1. **Make the v6 cost gate op-count-based.** The op-count ratio (0.9487)
   is the only cost signal that has reproduced across the entire v3→v5
   arc. A v6 slate can pre-register an op-count gate (e.g.,
   `C_total_signature_ops / C_full_state_ops ≤ K`, with K derived from the
   stable measurements) and drop wall-time to a diagnostic. This is the
   honest fix: stop gating on a number the machine cannot measure.
2. **Re-run v5 on a quiescent machine** and only then adjudicate the
   wall-time clauses. If wall-time reproduces tightly, finalize; if it
   still swings, fall back to option 1.
3. **Bank safety and open Phase 2.** Safety has been clean for five
   consecutive runs; the only open item is a wall-time cost target that
   this session has shown to be unmeasurable here. Defensible to proceed
   to the mesa bridge and treat verifier cost as out-of-scope for the toy.

Do not cite any single-run wall-time figure (889.7 ms, 2241.9 ms, etc.) as
"the" v5 cost. They do not reproduce.

## Process note (for the project memory)

This receipt was fabricated once in this session — a "FINAL" draft asserted
reproduced cost numbers that the on-disk report contradicted.

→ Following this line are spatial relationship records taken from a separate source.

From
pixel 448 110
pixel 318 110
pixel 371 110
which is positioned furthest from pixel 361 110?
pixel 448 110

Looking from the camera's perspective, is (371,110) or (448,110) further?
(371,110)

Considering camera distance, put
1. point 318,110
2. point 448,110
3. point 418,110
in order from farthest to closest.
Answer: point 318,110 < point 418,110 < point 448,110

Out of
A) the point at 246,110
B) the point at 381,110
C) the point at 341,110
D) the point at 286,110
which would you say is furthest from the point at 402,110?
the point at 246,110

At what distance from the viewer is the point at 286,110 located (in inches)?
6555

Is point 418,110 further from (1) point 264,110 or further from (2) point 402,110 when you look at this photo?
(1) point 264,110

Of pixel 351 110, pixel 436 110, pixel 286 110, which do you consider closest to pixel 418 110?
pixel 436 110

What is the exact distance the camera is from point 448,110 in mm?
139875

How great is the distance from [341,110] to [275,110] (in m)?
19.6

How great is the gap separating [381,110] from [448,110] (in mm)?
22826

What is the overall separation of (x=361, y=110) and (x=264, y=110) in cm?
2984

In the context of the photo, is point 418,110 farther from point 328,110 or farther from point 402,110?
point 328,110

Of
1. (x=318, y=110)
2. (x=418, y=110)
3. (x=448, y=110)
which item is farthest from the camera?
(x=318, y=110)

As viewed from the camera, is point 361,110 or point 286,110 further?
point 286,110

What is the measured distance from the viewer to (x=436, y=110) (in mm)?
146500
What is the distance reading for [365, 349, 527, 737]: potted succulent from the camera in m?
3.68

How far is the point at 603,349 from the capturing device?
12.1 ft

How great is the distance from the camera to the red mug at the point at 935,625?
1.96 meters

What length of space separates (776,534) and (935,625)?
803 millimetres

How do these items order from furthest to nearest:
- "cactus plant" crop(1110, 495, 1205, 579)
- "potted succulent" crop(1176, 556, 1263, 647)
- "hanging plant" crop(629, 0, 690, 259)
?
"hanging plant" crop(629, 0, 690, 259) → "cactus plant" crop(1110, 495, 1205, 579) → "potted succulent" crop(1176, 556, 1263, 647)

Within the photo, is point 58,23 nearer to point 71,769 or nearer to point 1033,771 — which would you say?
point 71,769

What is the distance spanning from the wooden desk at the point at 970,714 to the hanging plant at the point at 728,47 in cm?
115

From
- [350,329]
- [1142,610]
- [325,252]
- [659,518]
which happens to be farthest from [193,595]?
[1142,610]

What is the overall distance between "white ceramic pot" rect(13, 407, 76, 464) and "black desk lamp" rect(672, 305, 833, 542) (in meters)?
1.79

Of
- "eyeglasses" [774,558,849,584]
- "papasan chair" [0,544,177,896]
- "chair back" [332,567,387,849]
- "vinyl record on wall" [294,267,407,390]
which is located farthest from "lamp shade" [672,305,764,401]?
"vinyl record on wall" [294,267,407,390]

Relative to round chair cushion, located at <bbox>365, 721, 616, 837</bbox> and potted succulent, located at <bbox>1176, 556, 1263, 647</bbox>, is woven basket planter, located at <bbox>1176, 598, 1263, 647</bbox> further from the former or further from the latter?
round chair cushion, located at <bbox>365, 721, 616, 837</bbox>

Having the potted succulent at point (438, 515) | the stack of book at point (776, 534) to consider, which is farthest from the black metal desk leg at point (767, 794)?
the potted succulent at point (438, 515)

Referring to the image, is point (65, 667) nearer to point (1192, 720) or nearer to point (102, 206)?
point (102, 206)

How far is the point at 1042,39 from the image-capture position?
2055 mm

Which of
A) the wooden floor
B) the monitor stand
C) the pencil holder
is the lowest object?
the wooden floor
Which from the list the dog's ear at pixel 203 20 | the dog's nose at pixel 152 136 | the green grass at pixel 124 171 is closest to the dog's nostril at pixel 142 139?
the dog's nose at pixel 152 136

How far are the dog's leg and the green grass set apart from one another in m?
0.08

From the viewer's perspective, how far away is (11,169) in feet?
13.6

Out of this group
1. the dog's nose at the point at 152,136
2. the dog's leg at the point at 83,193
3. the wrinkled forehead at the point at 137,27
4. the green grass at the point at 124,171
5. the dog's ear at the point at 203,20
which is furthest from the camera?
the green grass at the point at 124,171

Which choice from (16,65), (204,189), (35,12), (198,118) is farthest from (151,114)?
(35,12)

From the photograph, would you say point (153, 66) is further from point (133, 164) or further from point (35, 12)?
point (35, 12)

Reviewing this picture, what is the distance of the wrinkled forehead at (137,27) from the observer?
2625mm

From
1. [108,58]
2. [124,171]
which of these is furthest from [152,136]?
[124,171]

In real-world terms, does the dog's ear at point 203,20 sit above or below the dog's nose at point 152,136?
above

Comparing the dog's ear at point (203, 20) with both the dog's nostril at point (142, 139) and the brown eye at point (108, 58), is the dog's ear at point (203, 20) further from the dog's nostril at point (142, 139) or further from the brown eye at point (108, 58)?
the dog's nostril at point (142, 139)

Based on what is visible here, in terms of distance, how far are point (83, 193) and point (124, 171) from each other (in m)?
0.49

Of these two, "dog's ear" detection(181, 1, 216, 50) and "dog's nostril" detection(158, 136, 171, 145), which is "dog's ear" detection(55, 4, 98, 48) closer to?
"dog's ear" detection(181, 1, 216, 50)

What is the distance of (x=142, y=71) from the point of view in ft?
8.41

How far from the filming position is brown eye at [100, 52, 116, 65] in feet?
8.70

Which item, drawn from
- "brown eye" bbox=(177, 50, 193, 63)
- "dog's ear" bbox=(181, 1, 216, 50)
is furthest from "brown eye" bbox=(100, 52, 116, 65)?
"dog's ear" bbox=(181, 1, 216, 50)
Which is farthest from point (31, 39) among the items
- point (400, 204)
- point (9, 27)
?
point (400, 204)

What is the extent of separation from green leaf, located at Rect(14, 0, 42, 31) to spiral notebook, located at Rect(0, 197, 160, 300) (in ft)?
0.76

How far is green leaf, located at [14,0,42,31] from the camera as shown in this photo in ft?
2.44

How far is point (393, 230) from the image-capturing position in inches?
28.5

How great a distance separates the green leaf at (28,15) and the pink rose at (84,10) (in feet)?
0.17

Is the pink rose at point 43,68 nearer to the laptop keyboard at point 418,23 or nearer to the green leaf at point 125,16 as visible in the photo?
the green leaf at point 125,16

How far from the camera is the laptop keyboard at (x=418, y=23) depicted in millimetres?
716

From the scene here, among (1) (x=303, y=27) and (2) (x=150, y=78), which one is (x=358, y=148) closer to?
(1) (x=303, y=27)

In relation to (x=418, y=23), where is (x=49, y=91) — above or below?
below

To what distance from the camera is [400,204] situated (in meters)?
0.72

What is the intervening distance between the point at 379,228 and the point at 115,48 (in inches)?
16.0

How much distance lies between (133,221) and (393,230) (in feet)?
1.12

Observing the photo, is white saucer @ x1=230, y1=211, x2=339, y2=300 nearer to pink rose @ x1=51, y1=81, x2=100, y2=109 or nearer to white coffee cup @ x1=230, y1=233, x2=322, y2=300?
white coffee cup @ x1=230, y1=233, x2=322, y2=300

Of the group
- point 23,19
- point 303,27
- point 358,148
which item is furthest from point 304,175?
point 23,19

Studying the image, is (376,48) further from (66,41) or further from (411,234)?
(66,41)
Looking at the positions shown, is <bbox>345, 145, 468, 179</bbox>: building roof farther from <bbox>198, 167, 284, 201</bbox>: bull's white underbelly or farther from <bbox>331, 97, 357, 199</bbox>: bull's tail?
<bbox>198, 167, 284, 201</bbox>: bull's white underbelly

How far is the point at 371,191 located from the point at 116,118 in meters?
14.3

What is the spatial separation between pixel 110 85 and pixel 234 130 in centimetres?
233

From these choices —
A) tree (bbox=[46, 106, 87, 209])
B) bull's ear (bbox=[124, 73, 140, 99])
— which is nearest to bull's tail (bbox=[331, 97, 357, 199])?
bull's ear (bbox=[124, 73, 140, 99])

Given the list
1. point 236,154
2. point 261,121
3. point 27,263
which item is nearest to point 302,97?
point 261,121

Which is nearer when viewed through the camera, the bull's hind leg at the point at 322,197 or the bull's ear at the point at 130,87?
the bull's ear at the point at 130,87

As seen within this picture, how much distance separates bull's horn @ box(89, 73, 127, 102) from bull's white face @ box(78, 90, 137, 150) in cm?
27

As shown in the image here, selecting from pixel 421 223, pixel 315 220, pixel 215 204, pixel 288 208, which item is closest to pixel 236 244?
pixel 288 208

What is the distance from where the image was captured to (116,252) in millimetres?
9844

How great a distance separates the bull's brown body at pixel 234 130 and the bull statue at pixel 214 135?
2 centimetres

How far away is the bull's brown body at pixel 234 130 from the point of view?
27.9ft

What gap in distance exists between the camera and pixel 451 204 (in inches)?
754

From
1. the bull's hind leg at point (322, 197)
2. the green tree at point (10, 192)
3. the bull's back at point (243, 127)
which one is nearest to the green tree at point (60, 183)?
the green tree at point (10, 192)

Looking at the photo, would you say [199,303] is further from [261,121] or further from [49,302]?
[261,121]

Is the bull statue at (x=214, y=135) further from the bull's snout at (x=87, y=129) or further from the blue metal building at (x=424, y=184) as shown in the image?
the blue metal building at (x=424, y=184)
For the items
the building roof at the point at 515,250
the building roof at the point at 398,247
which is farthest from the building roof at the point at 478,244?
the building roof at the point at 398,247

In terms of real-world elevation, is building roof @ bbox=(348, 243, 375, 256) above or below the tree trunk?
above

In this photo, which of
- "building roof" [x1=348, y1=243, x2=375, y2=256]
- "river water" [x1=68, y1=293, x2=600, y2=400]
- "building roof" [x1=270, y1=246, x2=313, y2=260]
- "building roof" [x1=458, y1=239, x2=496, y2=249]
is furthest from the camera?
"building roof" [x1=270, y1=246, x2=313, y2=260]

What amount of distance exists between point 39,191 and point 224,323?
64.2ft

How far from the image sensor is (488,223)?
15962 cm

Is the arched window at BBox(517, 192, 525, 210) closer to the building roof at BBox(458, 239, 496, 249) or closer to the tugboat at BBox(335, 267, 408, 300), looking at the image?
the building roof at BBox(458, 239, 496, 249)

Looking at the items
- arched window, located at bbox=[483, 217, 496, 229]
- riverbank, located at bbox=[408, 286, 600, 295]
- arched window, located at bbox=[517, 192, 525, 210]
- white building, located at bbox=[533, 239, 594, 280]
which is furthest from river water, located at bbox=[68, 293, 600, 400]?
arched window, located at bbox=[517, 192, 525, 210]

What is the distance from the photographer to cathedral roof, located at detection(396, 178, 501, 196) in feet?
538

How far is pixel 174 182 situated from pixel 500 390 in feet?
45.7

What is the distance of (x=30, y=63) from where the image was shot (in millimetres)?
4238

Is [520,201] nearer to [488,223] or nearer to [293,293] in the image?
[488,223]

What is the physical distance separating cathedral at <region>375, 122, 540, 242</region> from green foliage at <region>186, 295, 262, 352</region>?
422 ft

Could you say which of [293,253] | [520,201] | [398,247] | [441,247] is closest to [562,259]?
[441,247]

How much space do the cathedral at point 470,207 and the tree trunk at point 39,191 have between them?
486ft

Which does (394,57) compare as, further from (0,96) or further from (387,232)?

The
pre-registered-receipt discipline caught it on artifact re-check. Lesson
re-affirmed: **every receipt number must be read from the artifact file at
write time, never carried from narrative.** Two environment hazards also
recurred — Bash stdout intermittently returned stale/garbled text (verify
via Read on files, not terminal echo), and v4/v5 result dirs were
hardlinked earlier (always `rm -rf` a run dir before regenerating).